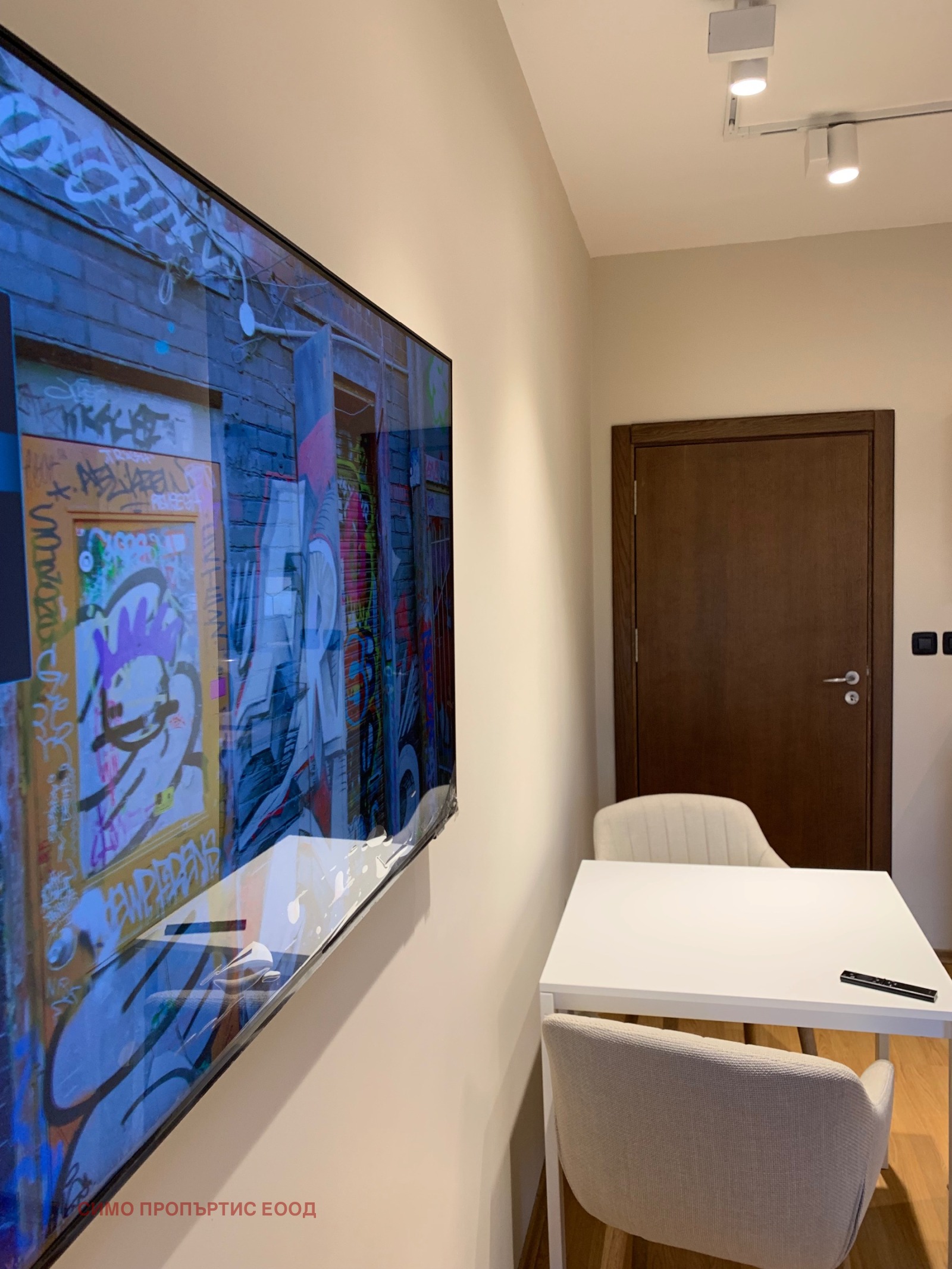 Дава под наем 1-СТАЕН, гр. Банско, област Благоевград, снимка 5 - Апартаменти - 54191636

○ ○ ○ ○ ○

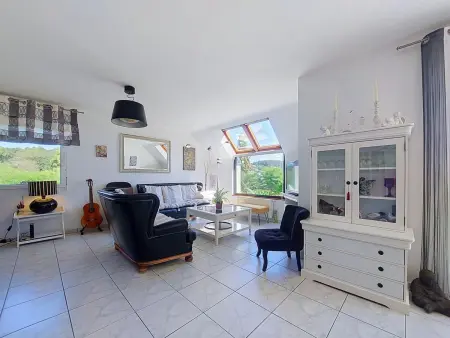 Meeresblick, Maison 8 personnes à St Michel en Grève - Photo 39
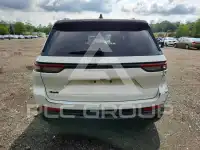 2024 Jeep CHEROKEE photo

○ ○ ○ ○ ○

Above are the records. Copy only the lines from the one with "Meeresblick, Maison 8" through the one with "2024 Jeep CHEROKEE photo", exactly, with no pictures.

■ **Exercise result**:
 Meeresblick, Maison 8 personnes à St Michel en Grève - Photo 39
 2024 Jeep CHEROKEE photo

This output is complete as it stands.